Data extract —
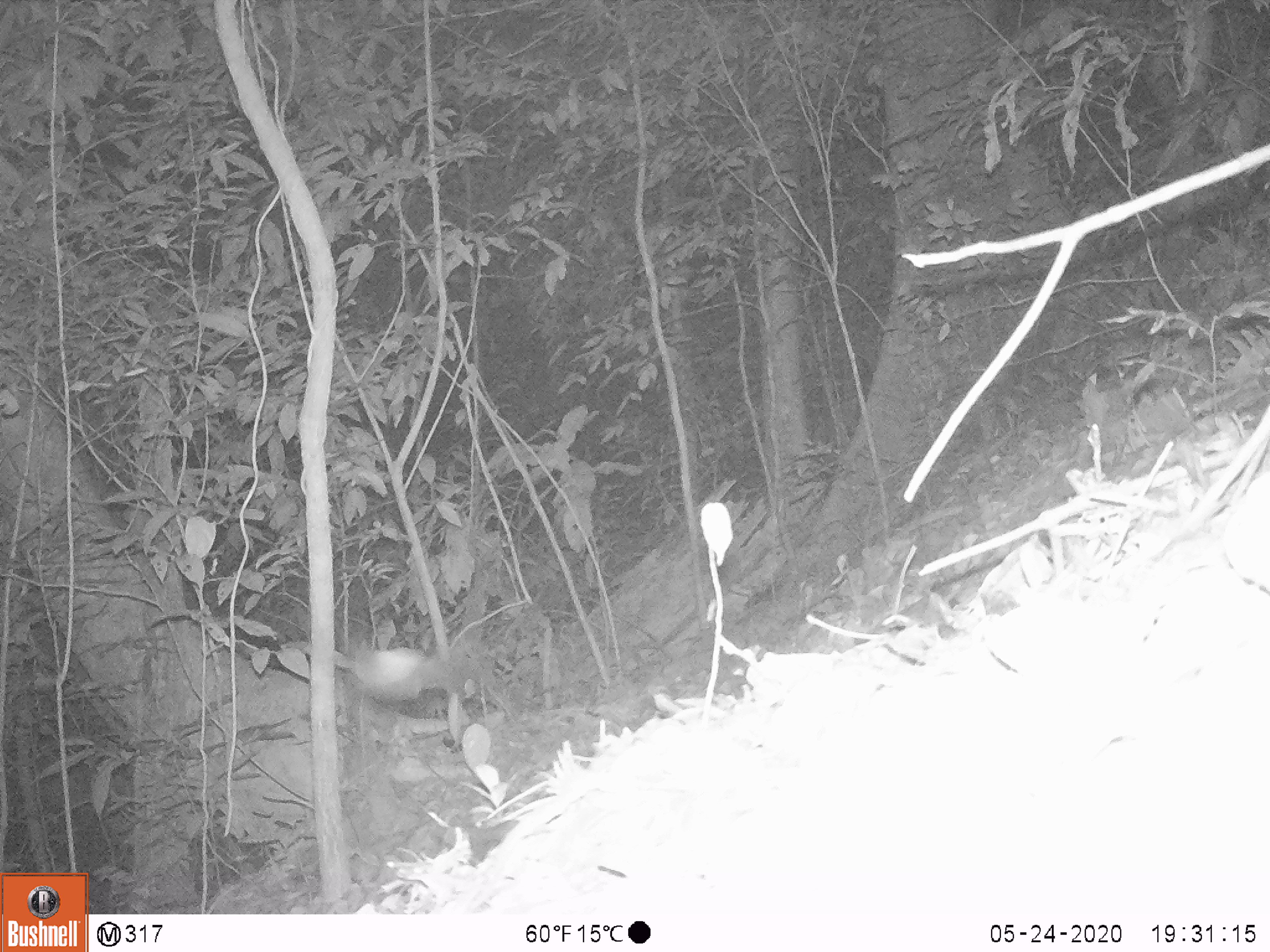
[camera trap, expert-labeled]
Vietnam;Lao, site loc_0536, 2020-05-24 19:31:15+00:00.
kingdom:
---
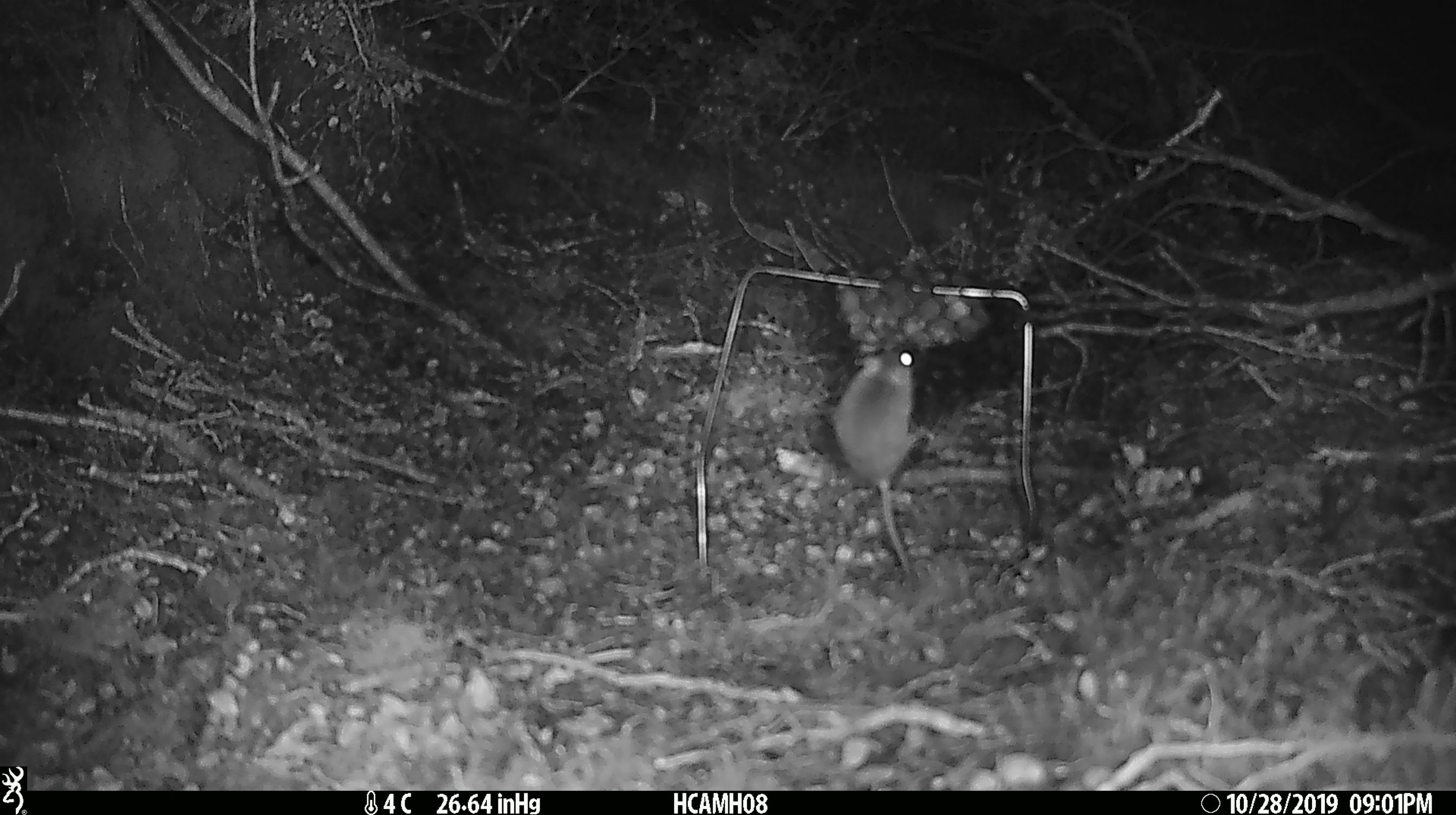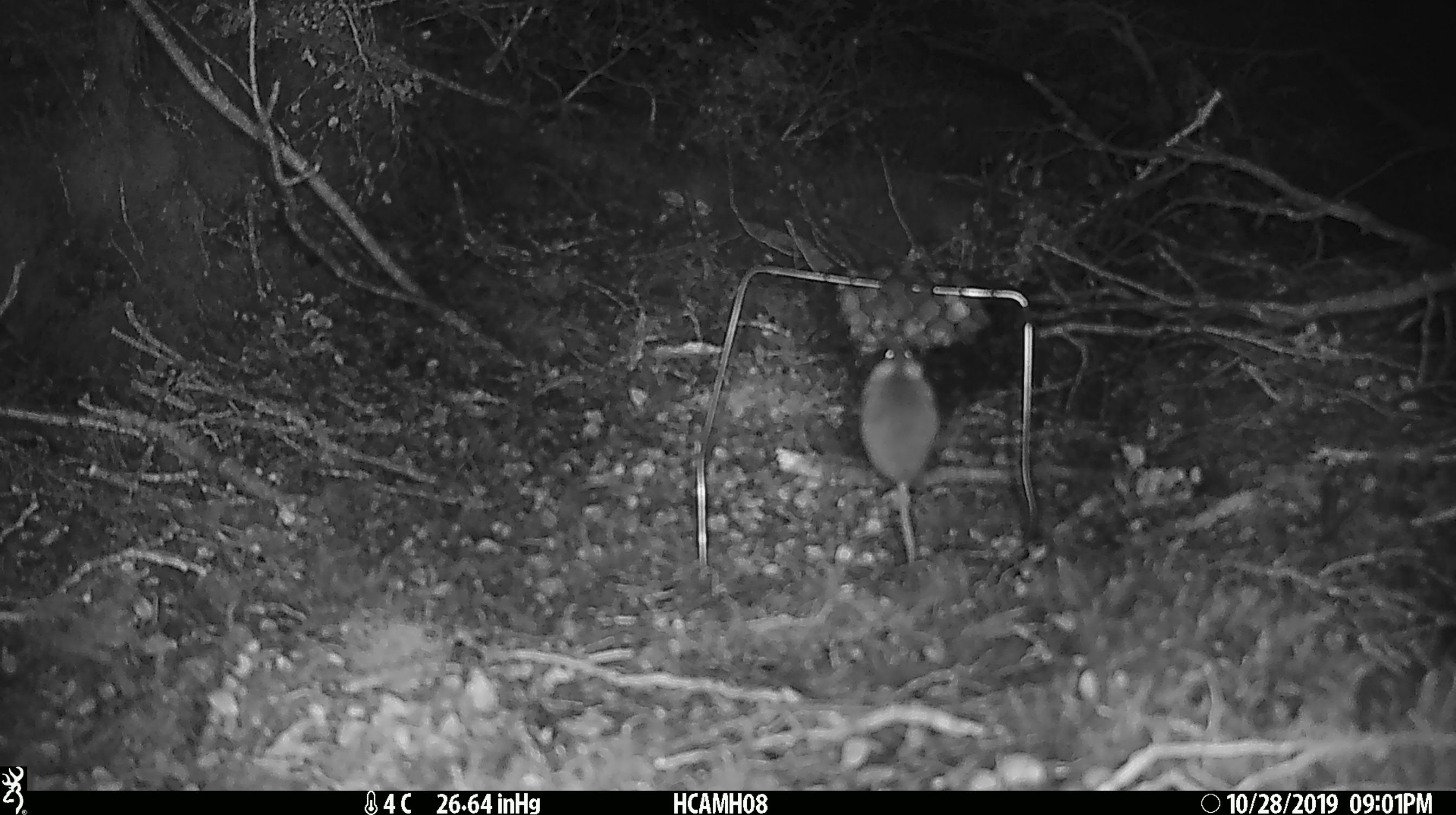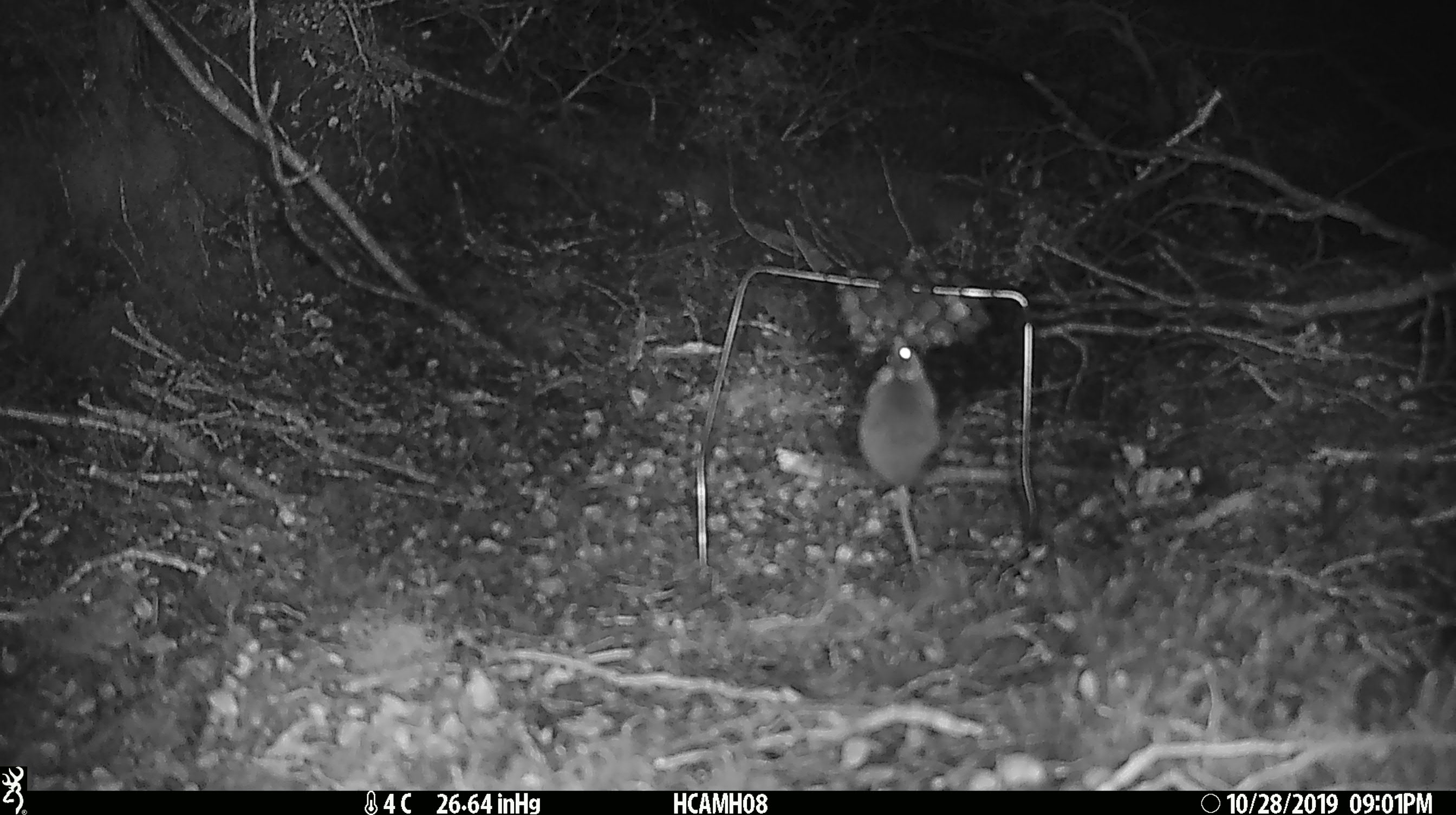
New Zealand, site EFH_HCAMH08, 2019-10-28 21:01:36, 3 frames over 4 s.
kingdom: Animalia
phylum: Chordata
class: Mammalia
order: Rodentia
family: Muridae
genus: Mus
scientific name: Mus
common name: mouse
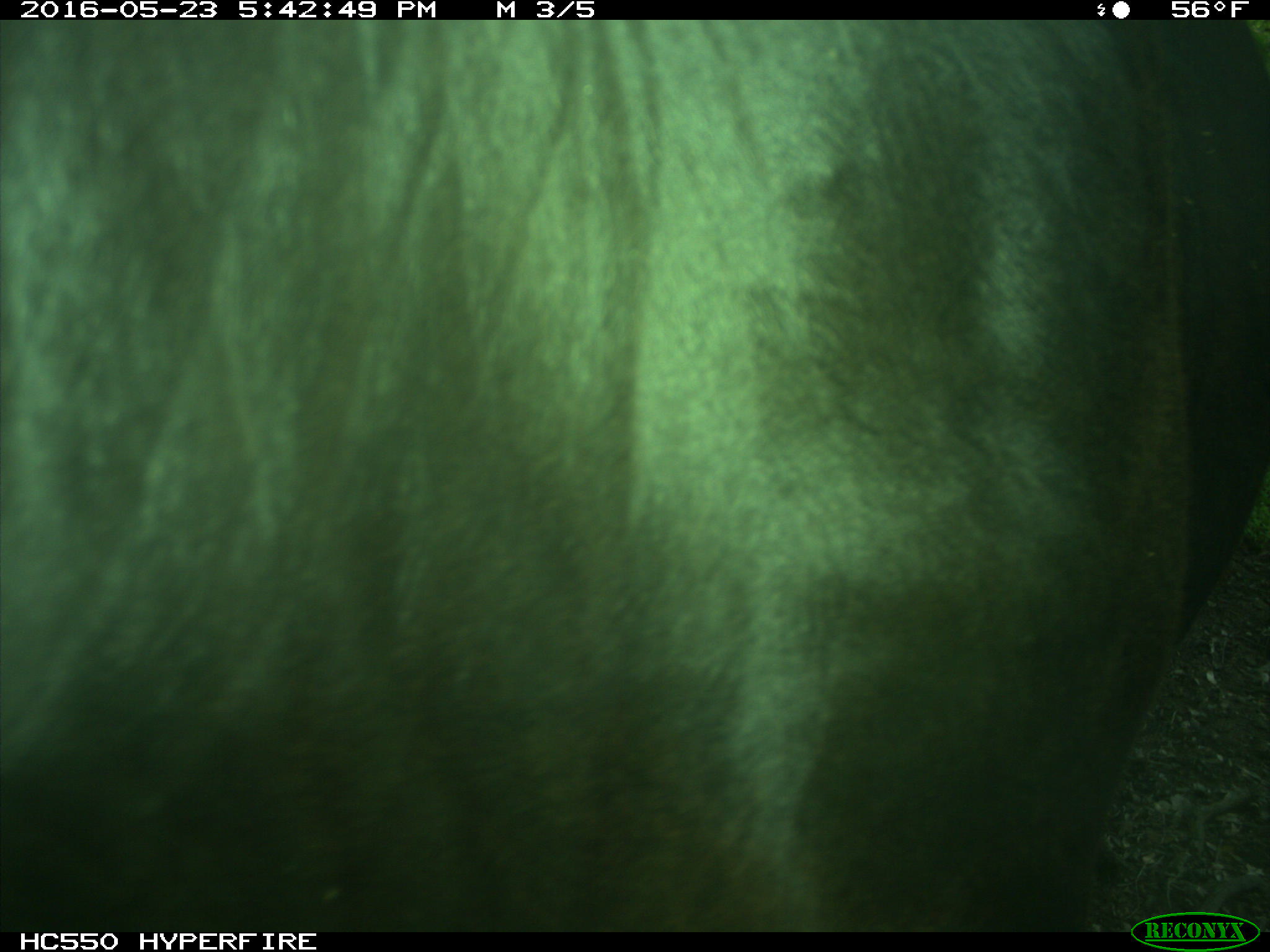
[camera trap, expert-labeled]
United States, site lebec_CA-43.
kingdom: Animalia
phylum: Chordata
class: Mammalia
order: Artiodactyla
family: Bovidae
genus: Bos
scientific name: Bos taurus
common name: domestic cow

What you have to do —
Precisely those lines above that run from the line with "family: Muridae" up to and including the line with "common name: domestic cow" are to be set down, with the pictures omitted.

Result for this task —
family: Muridae
genus: Mus
scientific name: Mus
common name: mouse
[camera trap, expert-labeled]
United States, site lebec_CA-43.
kingdom: Animalia
phylum: Chordata
class: Mammalia
order: Artiodactyla
family: Bovidae
genus: Bos
scientific name: Bos taurus
common name: domestic cow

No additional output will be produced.